--- begin EXCERPTED PASSAGE ---

Volume 4, Number 12 - Summer 1973


THE KIMBERLINGS

Mr. and Mrs. Fred Kimberling live in a house with a porch running along the entire front, reminding one of ante-bellum days. The house was builded before the Spanish American War. The house stands to the right of Highway 13, a half mile south of Kimberling Bridge. Tall trees and low shrub give privacy to the house as it sort of nestles into the hillside, 400 feet from the heavily traveled highway.

Fred’s parents Mr. and Mrs. W. W. Kimberling built the house when Fred was eight months old. Fred was born Nov. 1, 1884 in a log house down the way. His father started the present house in the spring of 1885. The family moved in, in July, 1885.

The only addition to the house came with a new kitchen. The only change in the rooms was taking space from the original kitchen, now a dining room, for a bath and dressing room.

When in 1959 a plumber put in pipes for the bath and kitchen, he found that he must go through or over huge white oak logs.

Then Fred recalled hearing his mother tell how the father dug a big ditch three and one half feet deep around the outline of the house, he filled in the ditch with rocks and on top laid hand hewn oak logs.

Fred says "Many people at that time just built the house on top of the ground or sometimes set the house on logs or rocks that lay on top of the ground."

Under the kitchen and beyond, the father dug a cellar, there to store milk, vegetables and fruits. He hung a tight door at the head of the steps and another at the bottom of the steps or at the real entrance to the "cave" cellar. Fred says "That made it tight, no cold or hot air coming in at all". Mrs. Kimberling adds "The floor is made of stone as were the walls. Fred’s job was to take care of the milk. Part of that care was to wash the stone floor and walls every day."

The lumber came from a saw mill located in the "Pinery" and called the "Pinery Mill", near Lampe. From pine came the siding but from white oak came the studdings. Fred recalls that the lumber cost fifty cents a hundred or five dollars a thousand feet.

William Wesley Kimberling called "Uncle Wes" by all, and father to Fred, enclosed his land with rail fence. He cleared the land and made the rails. Here Fred inserts "As soon as I was big enough I helped with this clearing of the land. I began by stacking brush. Three of the rails in the fence left standing out there came from walnut trees.

--- end EXCERPTED PASSAGE ---

# GOAL
Reproduce the part of the article on the Kimberling house starting at "When in 1959" and ending at "hewn oak logs.".

--- begin DATASET CONTENT ---

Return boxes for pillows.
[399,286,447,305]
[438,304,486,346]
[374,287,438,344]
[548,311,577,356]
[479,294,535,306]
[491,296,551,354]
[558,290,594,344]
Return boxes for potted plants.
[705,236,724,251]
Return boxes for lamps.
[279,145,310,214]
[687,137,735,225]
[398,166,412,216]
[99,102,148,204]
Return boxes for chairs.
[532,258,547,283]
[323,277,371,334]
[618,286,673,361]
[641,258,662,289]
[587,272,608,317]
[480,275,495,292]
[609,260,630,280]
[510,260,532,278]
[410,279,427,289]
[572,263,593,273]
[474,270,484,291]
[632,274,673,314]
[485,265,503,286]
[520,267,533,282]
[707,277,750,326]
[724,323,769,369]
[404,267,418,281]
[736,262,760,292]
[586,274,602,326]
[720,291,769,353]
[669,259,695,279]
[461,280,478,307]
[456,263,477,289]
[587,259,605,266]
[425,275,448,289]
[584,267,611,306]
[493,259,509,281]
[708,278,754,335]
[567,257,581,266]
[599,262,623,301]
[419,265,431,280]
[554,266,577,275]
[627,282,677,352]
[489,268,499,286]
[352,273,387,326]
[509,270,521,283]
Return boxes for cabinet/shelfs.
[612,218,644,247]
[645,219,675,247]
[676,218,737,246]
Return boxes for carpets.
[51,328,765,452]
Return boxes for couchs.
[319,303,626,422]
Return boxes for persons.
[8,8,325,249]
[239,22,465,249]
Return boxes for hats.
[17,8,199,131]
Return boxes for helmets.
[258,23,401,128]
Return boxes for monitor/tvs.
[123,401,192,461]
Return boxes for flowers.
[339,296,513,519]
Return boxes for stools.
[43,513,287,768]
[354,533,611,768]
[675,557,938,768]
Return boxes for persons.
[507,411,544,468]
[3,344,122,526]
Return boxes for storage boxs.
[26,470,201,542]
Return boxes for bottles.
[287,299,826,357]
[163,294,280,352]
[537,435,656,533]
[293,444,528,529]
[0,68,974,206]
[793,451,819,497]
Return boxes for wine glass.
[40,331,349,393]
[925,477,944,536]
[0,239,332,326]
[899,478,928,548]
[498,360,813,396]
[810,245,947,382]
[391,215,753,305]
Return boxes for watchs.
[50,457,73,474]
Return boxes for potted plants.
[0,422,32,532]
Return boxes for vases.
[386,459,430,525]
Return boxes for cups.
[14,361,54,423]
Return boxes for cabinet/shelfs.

--- end DATASET CONTENT ---

# RESPONSE TO THE TASK
When in 1959 a plumber put in pipes for the bath and kitchen, he found that he must go through or over huge white oak logs.

Then Fred recalled hearing his mother tell how the father dug a big ditch three and one half feet deep around the outline of the house, he filled in the ditch with rocks and on top laid hand hewn oak logs.